Benefits Of Healing Foods For Mesothelioma Patients

From early childhood, we are taught about proper nutrition. But it never becomes more important than when your immune system is compromised and your body needs wholesome nourishment. A balanced diet consists of vegetables, fruits, whole grains, protein and healthy fats. It does not include saturated fats and too much sugar and salt.

For those undergoing mesothelioma treatment, getting good nutrition may be difficult. Both chemotherapy and radiation treatment are known to cause a variety of difficult side effects --including nausea, diarrhea, constipation, vomiting and mouth sores -- that make eating problematic and undesirable. For patients and their caregivers, there are tips to making nutritious food more palatable:

If treatment is making you nauseous and sick, ask your doctor for help. There are a number of effective medications that help settle an upset stomach and stop vomiting.

Talk with a dietician before writing a grocery-shopping list. A dietician knows how to transform a favorite unhealthy recipe to a healthy and delicious one.

┄┄┄┄┄┄

Translate this sentence from the mesothelioma nutrition text into Spanish: "A balanced diet consists of vegetables, fruits, whole grains, protein and healthy fats." The records have nothing to do with the text.

┄┄┄┄┄┄

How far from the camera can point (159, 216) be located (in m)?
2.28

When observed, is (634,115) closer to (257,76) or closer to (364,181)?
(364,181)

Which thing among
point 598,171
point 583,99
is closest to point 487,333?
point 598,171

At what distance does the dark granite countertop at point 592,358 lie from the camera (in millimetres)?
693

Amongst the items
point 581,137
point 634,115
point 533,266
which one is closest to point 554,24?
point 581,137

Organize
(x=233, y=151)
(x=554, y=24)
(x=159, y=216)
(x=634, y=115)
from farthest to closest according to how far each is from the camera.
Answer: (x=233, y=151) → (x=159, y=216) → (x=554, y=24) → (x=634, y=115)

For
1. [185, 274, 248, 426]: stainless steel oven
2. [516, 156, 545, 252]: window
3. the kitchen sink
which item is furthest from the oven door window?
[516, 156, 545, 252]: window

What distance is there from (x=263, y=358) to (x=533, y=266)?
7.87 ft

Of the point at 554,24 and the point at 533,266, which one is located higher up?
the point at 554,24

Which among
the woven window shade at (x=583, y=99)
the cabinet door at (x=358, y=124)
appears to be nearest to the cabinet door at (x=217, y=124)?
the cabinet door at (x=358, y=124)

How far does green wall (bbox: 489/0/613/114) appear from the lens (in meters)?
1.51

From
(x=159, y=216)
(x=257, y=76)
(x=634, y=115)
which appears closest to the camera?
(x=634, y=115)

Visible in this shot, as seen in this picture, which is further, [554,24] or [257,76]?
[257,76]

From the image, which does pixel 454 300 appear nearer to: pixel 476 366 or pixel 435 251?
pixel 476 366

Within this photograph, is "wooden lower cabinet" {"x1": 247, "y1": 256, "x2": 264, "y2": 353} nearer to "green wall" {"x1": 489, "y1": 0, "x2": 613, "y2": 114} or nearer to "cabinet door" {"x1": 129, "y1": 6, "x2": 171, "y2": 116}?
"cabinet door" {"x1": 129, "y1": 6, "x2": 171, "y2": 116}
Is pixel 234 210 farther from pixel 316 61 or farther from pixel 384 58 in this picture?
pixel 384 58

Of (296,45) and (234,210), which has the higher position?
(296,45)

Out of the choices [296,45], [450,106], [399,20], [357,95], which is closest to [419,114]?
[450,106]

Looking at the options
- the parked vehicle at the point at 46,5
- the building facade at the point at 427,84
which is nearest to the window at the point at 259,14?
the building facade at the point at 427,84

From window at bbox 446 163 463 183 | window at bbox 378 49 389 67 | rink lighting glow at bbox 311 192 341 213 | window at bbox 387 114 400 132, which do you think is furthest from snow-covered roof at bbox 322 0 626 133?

┄┄┄┄┄┄

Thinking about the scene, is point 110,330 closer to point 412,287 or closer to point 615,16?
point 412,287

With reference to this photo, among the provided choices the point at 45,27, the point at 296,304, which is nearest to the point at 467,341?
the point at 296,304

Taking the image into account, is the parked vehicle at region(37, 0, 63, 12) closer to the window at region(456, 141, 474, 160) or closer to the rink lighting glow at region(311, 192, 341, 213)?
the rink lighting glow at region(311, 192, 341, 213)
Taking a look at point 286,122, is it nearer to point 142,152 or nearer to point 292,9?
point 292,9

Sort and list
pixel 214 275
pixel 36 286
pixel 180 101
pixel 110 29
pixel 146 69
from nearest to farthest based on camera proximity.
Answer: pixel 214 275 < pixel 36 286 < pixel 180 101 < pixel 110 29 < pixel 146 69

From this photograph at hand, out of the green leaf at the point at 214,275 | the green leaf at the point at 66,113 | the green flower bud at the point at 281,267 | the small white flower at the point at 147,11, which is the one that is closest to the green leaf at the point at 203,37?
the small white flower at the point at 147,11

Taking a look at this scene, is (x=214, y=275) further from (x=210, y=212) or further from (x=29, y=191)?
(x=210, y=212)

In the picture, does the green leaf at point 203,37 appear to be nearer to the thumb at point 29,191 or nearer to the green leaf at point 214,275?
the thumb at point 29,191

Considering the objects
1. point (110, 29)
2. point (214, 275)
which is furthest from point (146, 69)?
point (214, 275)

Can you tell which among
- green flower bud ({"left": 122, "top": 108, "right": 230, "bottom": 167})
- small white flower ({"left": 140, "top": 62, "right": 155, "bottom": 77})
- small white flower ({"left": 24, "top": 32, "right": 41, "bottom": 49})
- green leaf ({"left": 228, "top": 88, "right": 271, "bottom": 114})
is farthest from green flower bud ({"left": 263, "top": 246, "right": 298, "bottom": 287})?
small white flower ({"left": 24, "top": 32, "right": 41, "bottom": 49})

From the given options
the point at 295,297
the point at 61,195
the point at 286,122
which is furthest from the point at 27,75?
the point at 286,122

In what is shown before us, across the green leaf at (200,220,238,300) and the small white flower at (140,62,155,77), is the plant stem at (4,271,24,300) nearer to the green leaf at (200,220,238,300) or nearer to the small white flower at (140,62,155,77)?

┄┄┄┄┄┄

◆ **FINISHED TASK**:
Una dieta equilibrada consiste en verduras, frutas, cereales integrales, proteínas y grasas saludables.